Sydney is not alone in braving the storm. Several people I polled, and per the data the apps reported back, mentioned that they’d either been on, or been open to virtual dates.

“I was kind of in a lull after going on a few dates that didn’t turn out, so I feel like if anything the virus might spike use of the apps and possibly make them more enjoyable to go on…possibly,” said Megan, 23, from Burien. “I am definitely going to hold on in-person dates, but am opening to trying a FaceTime happy hour.”

Because of the increased usage and openness to virtual dating, apps like Tinder are making strides to differentiate their in-app experience and give incentive to stay swiping even though in-person dating isn’t really possible.

“Many of our current subscribers are even reaching out across the world, using the Passport feature to find solidarity with matches thousands of miles away. In these trying times, having someone to talk to can make a world of difference,” said a representative from Tinder. The app is making that Passport feature – which allows you to connect with anyone, anywhere in the world – free to all members through April 30, 2020.”

Others feeling like the current dating climate isn’t even worth it if you can’t meet up in person.

“Normally I consider dating to be something I pursue when other areas of my life (work, family, etc.) are stable but since there are so many things changing in our society right now, it’s not much of a priority to me right now,” said Austin, 25 from Seattle.

Many, like Austin – are just calling it quits, and waiting to ride out the storm before jumping back in to dating whenever this thing ends.

“I’ve recently stopped using dating apps because of the virus,” said Ella, 25 from Tacoma. “I’ve tried to be socially responsible and distance myself as much as possible, and I feel like meeting strangers (or someone you’ve only known online) is just an additional way to spread things, being in very close contact with someone.
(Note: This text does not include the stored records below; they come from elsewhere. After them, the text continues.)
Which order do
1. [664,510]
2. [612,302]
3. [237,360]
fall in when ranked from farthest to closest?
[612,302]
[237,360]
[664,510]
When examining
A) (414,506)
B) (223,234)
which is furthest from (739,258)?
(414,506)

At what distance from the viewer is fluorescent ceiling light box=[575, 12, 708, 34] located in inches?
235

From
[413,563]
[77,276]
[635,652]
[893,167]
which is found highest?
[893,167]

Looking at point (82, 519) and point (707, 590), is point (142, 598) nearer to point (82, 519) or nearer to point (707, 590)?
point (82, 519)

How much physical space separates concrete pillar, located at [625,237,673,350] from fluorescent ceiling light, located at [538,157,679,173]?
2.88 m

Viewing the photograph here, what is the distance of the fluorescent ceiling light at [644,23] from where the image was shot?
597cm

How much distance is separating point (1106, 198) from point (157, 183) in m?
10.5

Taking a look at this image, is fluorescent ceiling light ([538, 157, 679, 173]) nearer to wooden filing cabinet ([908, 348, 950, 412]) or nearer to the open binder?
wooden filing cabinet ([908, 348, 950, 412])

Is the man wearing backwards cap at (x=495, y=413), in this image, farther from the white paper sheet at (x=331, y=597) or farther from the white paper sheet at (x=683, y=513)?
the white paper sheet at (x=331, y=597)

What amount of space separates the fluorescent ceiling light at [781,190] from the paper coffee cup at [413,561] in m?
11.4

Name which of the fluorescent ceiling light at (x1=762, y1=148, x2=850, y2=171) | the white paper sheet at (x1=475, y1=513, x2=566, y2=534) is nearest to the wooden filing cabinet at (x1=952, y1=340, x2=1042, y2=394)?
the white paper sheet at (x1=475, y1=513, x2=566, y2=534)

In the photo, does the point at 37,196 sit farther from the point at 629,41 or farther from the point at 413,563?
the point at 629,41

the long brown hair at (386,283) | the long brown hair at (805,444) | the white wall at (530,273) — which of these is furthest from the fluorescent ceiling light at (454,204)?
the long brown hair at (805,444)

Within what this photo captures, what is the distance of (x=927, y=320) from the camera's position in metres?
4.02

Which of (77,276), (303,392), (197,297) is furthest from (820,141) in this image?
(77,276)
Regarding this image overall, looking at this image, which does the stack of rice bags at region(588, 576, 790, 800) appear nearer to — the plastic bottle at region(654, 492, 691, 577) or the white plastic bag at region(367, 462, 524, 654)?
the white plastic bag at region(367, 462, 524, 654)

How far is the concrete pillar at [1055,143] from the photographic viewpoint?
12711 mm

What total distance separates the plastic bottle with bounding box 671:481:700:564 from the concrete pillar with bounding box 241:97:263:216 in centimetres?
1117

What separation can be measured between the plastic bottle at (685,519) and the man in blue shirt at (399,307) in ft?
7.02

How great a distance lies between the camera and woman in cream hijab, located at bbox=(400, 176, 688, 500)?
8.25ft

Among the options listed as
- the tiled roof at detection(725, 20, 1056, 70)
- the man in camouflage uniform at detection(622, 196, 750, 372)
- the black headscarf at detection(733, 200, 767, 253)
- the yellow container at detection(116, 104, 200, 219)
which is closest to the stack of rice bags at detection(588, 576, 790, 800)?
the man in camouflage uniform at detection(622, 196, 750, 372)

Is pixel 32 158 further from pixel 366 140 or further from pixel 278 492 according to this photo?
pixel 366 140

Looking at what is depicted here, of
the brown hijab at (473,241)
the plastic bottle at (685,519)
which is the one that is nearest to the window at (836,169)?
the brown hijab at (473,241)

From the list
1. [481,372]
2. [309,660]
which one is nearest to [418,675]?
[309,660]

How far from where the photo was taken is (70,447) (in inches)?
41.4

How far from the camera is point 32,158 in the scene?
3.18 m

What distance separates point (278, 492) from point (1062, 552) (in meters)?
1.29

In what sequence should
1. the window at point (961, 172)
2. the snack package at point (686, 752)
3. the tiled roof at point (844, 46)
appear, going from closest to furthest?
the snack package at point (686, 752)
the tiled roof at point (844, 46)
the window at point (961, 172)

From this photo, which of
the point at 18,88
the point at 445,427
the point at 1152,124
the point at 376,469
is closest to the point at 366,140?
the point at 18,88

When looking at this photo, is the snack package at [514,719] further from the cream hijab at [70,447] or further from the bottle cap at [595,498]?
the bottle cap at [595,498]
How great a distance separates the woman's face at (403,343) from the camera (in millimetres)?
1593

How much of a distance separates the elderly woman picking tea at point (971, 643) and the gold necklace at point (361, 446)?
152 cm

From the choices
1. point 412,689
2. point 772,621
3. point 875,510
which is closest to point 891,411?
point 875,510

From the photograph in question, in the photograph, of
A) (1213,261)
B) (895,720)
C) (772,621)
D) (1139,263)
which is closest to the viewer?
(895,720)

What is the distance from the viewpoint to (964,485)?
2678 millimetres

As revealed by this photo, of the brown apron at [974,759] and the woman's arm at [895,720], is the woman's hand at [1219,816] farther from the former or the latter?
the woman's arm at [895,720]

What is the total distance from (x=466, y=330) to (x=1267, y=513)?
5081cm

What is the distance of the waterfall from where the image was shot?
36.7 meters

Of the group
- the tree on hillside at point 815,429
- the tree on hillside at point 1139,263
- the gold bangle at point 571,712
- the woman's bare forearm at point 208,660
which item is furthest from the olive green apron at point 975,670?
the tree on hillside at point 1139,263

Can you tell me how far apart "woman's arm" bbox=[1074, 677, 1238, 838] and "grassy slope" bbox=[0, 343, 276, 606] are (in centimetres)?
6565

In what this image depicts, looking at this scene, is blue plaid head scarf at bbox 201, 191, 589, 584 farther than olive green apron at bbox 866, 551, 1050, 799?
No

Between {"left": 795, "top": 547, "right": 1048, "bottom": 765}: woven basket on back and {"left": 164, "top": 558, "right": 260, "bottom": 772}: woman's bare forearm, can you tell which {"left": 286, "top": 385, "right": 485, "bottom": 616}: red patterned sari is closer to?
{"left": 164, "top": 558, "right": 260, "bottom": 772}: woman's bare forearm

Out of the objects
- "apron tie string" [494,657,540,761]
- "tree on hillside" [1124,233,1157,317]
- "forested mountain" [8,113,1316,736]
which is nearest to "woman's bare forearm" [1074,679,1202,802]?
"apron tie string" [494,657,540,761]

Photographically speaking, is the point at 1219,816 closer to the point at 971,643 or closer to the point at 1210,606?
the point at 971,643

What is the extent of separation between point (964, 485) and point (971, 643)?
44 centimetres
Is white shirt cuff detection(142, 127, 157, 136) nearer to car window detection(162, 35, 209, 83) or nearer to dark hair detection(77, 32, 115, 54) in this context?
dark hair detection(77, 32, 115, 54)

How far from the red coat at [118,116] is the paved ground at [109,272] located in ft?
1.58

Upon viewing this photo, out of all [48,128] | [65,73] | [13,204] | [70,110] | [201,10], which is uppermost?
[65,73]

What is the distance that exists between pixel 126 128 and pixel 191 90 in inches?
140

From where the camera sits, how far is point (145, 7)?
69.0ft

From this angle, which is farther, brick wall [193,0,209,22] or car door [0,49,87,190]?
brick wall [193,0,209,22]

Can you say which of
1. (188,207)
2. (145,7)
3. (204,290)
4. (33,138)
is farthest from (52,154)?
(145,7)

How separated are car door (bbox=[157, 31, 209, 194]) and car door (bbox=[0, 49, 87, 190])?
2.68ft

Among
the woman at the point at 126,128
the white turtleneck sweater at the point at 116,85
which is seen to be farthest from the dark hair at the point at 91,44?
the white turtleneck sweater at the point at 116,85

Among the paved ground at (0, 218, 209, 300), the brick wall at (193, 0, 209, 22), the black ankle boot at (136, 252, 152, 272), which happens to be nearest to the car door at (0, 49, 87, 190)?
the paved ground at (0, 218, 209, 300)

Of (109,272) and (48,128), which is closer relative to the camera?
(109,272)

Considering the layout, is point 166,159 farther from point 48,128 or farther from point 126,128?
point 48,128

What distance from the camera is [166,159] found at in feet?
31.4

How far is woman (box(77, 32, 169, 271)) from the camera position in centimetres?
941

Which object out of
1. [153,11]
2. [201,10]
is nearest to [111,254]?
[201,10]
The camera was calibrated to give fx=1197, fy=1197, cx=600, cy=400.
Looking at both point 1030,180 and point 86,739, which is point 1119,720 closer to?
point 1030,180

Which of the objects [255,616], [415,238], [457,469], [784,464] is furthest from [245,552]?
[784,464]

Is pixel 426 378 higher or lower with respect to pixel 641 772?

I’m honestly kind of surprised dating apps are still up and running during this time. Considering their main focus is getting people to meet. Plus what are you supposed to do when all of the restaurants or bars are shut down?”


Is it just us or is this like an elementary school playground again? People are truly worried about the cooties, and for good reason! Some daters are exercising caution as their jobs are on the “front lines” or at higher risk.

“In Oregon, we are now being told to shelter in place, but I also work in a hospital so I wouldn’t want to take chances picking up anything I could bring to work,” said Alicia, 24, living in Portland on why she’s not even attempting to date in person right now.

“As a flight attendant, I’m at high risk so I’m not seeing anyone I’m talking to on the apps right now,” said Julia, 26 from Denver. “One of the guys I’m mainly talking to isn’t worried about interacting with me because they are pretty ‘isolated, young and healthy,’ however, with my job, a lot of flight attendants are experiencing date cancellations because of the fears around our exposure. I have had a few friends who have had guys cancelled on dates due to the virus but now we just aren’t sure if they’re uninterested or are actually concerned.”

Others haven’t even left their homes because of germ fear.

“Now with social distancing making it morally questionable to spend time with others, it’s a no brainer to give up the actual in-person-dating part all together,” said Ashely, 24 from New York. “I haven’t left my apartment in two weeks and am nervous to even touch my door handle, so I’m definitely concerned about the virus.”

So what about you? Are you open to trying virtual dating or just happy pressing pause? Either way, we hope you are staying safe, healthy and happy!